Beaucoup souffrent de troubles anxieux, de dépression, de cauchemars récurrents. Certains se tournent vers l’alcool ou les drogues pour supporter ce qu’ils ont vécu. D’autres intériorisent une très forte honte, se sentant coupables alors qu’ils sont victimes d’un système de domination extrême.

À l’adolescence ou au début de l’âge adulte, lorsque les garçons ne sont plus jugés « désirables » par leurs exploiteurs, ils sont souvent abandonnés. Sans formation, rejetés par leur communauté, marqués par la stigmatisation, ils peinent à se réinsérer. Certains restent enfermés dans des réseaux de prostitution, d’autres rejoignent des groupes armés, parfois par désir de vengeance contre ceux qui les ont exploités.

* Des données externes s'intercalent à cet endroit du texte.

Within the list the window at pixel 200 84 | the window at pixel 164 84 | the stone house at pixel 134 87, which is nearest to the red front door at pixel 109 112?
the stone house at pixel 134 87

Ce que fait la communauté internationale (et ses limites)

Rendre visible une violence longtemps cachée

Pendant longtemps, le Bacha bazi a été très peu médiatisé à l’étranger. Un tournant important survient en 2010 avec le documentaire « The Dancing Boys of Afghanistan », diffusé par PBS, qui suit un journaliste afghan infiltrant ce milieu et donnant la parole à des garçons victimes ainsi qu’à leurs exploiteurs.

Des rapports successifs de l’ONU, de l’UNICEF, de l’All Survivors Project et d’ONG locales ont ensuite documenté l’ampleur des violences, le rôle de certains membres des forces de sécurité afghanes et l’inaction (ou l’impuissance) de la communauté internationale.

Des militaires étrangers déployés en Afghanistan ont raconté avoir été témoins d’abus sur des garçons par des forces alliées, sans avoir l’autorisation d’intervenir, sous prétexte de « respect de la culture locale ». Ces témoignages ont créé un véritable malaise dans plusieurs armées et relancé le débat sur les limites du relativisme culturel quand il s’agit de droits humains fondamentaux.

Des lois nouvelles, mais peu appliquées

Juridiquement, le pays a fait quelques pas importants : criminalisation explicite du Bacha bazi dans le code pénal révisé, reconnaissance de cette pratique comme une forme de traite des êtres humains, renforcement des peines lorsque les victimes sont utilisées dans les combats.

Mais sans système judiciaire stable, sans indépendance des juges et sans protection réelle des témoins et des familles, ces textes restent largement théoriques. Les rapports signalent très peu de procès et quasi aucune condamnation médiatisée pour Bacha bazi, alors même que le phénomène est décrit comme « courant » dans plusieurs provinces.